Thursday, 25 de April de 2024 ISSN 1519-7670 - Ano 24 - nº 1284

O FBI contra o jornalista David Halberstam

Nunca agradeci suficientemente um presente que recebi há 34 anos do jornalista Elio Gaspari. Trabalhávamos no Jornal do Brasil, onde eu escrevia com freqüência sobre os EUA. Naquele ano cobri em Washington, como enviado especial, o final da crise de Watergate, com a renúncia de Richard Nixon e a posse de Gerald Ford. O presente dele foi o livro The Best and the Brightest (Os melhores e mais brilhantes), de David Halberstam.


Desde então, embora tivéssemos nossas divergências, passei a admirá-lo também pela generosidade. Entusiasmado com o livro, ele tinha comprado vários exemplares para dar a amigos que, imaginava, também poderiam gostar. Noto que ainda faz coisa parecida. Quando gosta de um livro escreve notas sugestivas em sua coluna, para que outros possam desfrutar o mesmo prazer.


Devo àquele ato de generosidade minha fidelidade posterior ao autor de The Best and the Brightest. Também ficaria encantado, 20 anos depois, com seu The Fifties, magnífico retrato da década de 1950. Eu o conhecia de nome desde os anos 1960, por causa da controvérsia em torno da cobertura da guerra do Vietnã, que envolveu o New York Times, onde ele trabalhava, e outros veículos acusados pelo Pentágono de torcer pela derrota dos EUA.

══════════════════════════════

> Em que consiste
Por favor, transcreva sem alterações uma parte do trecho sobre David Halberstam: comece nas palavras que contêm "Nunca agradeci suficientemente" e pare logo depois de "o mesmo prazer.".

> Dados brutos
══════════════════════════════

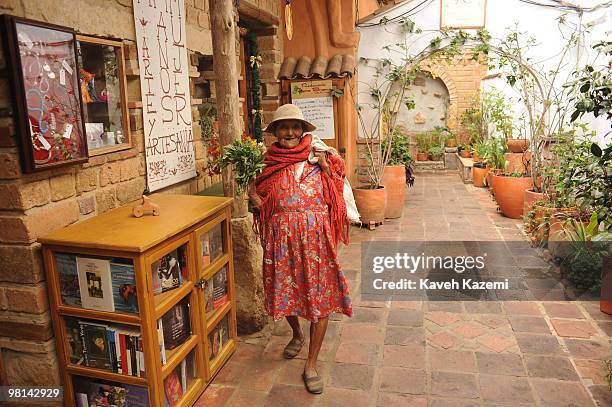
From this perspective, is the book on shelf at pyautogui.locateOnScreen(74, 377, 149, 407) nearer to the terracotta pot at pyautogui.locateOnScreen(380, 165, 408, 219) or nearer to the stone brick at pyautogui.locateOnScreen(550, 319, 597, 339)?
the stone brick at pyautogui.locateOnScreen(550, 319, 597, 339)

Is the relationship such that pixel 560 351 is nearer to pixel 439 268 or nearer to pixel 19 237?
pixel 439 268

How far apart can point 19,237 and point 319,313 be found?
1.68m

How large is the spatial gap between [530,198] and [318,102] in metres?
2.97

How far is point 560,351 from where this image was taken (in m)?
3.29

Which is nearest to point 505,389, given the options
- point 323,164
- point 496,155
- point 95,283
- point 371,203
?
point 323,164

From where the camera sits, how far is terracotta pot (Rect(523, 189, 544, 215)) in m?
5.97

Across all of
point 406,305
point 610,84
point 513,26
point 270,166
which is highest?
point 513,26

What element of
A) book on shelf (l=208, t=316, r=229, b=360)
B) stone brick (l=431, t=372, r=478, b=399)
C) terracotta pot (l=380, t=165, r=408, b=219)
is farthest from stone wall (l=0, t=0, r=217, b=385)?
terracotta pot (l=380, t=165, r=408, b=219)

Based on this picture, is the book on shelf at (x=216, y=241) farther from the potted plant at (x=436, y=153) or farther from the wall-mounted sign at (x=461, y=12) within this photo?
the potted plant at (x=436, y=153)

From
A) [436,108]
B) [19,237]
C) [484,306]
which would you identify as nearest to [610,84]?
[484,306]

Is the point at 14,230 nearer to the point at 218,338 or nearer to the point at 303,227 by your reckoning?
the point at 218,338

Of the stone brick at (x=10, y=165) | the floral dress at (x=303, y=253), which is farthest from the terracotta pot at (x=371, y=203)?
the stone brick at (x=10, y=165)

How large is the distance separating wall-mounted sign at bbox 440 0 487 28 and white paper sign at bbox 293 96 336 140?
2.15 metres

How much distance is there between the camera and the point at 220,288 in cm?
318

══════════════════════════════

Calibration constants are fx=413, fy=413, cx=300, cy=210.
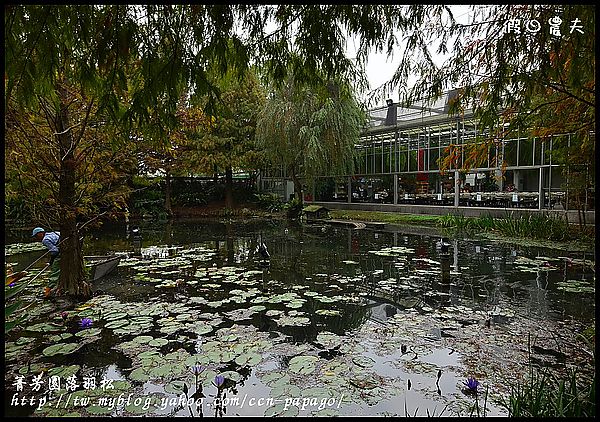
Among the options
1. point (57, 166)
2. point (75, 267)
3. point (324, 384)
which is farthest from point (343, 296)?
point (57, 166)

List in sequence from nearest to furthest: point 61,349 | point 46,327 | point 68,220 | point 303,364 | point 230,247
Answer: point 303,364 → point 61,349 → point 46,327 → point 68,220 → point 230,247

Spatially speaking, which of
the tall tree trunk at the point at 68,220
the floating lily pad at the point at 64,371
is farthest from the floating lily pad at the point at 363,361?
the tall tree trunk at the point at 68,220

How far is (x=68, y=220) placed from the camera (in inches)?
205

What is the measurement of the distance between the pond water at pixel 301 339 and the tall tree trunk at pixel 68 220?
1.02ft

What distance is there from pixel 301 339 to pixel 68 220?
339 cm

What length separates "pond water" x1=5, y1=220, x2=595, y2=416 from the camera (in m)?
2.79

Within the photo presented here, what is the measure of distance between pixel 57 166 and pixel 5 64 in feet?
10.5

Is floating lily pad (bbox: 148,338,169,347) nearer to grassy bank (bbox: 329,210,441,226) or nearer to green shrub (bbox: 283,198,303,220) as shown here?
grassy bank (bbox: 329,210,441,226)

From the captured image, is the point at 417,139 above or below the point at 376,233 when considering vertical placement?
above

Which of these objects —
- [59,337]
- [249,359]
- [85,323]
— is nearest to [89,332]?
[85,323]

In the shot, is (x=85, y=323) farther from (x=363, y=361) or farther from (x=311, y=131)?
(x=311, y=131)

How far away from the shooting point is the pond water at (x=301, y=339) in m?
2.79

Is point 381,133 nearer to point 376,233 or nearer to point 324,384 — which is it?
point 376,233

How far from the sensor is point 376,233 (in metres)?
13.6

══════════════════════════════

> Resposta correta
Nunca agradeci suficientemente um presente que recebi há 34 anos do jornalista Elio Gaspari. Trabalhávamos no Jornal do Brasil, onde eu escrevia com freqüência sobre os EUA. Naquele ano cobri em Washington, como enviado especial, o final da crise de Watergate, com a renúncia de Richard Nixon e a posse de Gerald Ford. O presente dele foi o livro The Best and the Brightest (Os melhores e mais brilhantes), de David Halberstam.


Desde então, embora tivéssemos nossas divergências, passei a admirá-lo também pela generosidade. Entusiasmado com o livro, ele tinha comprado vários exemplares para dar a amigos que, imaginava, também poderiam gostar. Noto que ainda faz coisa parecida. Quando gosta de um livro escreve notas sugestivas em sua coluna, para que outros possam desfrutar o mesmo prazer.